Class SingleThreadMultiplexSourceReaderBase<E,T,SplitT extends org.apache.flink.api.connector.source.SourceSplit,SplitStateT>

java.lang.Object
org.apache.flink.connector.base.source.reader.SourceReaderBase<E,T,SplitT,SplitStateT>
org.apache.flink.connector.base.source.reader.SingleThreadMultiplexSourceReaderBase<E,T,SplitT,SplitStateT>
Type Parameters:
E - The type of the records (the raw type that typically contains checkpointing information).
T - The final type of the records emitted by the source.
SplitT - The type of the splits processed by the source.
SplitStateT - The type of the mutable state per split.
All Implemented Interfaces:
AutoCloseable, org.apache.flink.api.common.state.CheckpointListener, org.apache.flink.api.connector.source.SourceReader<T,SplitT>

@PublicEvolving public abstract class SingleThreadMultiplexSourceReaderBase<E,T,SplitT extends org.apache.flink.api.connector.source.SourceSplit,SplitStateT> extends SourceReaderBase<E,T,SplitT,SplitStateT>
A base for SourceReaders that read splits with one thread using one SplitReader. The splits can be read either one after the other (like in a file source) or concurrently by changing the subscription in the split reader (like in the Kafka Source).

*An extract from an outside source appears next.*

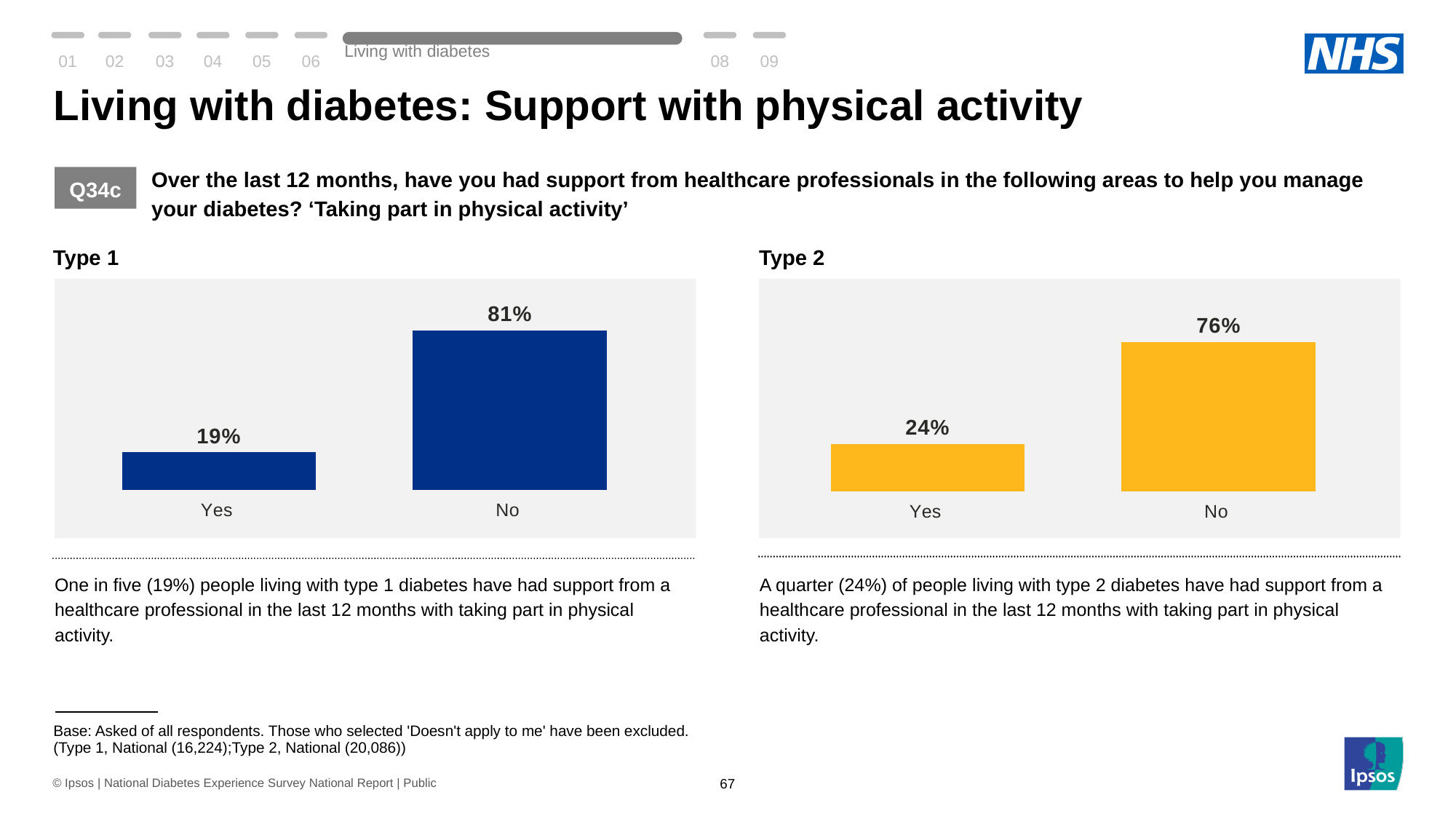
What kind of chart is the Type 2 chart? Bar chart In the Type 1 chart, what percentage of respondents answered Yes? 19% What colour are the bars in the Type 2 chart? Yellow In the Type 2 chart, what is the difference between the No and Yes percentages? 52% In the Type 1 chart, what percentage of respondents answered No? 81% In the Type 1 chart, which category has the highest value? No In the Type 2 chart, what percentage of respondents answered No? 76% How many categories are shown in the Type 1 chart? 2 In the Type 1 chart, what is the difference between the No and Yes percentages? 62% In the Type 2 chart, what percentage of respondents answered Yes? 24% In the Type 2 chart, which category has the lowest value? Yes Which is larger: the Yes value in the Type 1 chart or the Yes value in the Type 2 chart? Type 2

To implement a source reader based on this class, implementors need to supply the following:

  • A SplitReader, which connects to the source and reads/polls data. The split reader gets notified whenever there is a new split. The split reader would read files, contain a Kafka or other source client, etc.
  • A RecordEmitter that takes a record from the Split Reader and updates the checkpointing state and converts it into the final form. For example for Kafka, the Record Emitter takes a ConsumerRecord, puts the offset information into state, transforms the records with the deserializers into the final type, and emits the record.
  • The class must override the methods to convert back and forth between the immutable splits (SplitT) and the mutable split state representation (SplitStateT).
  • Finally, the reader must decide what to do when it starts (SourceReaderBase.start()) or when a split is finished (SourceReaderBase.onSplitFinished(java.util.Map)).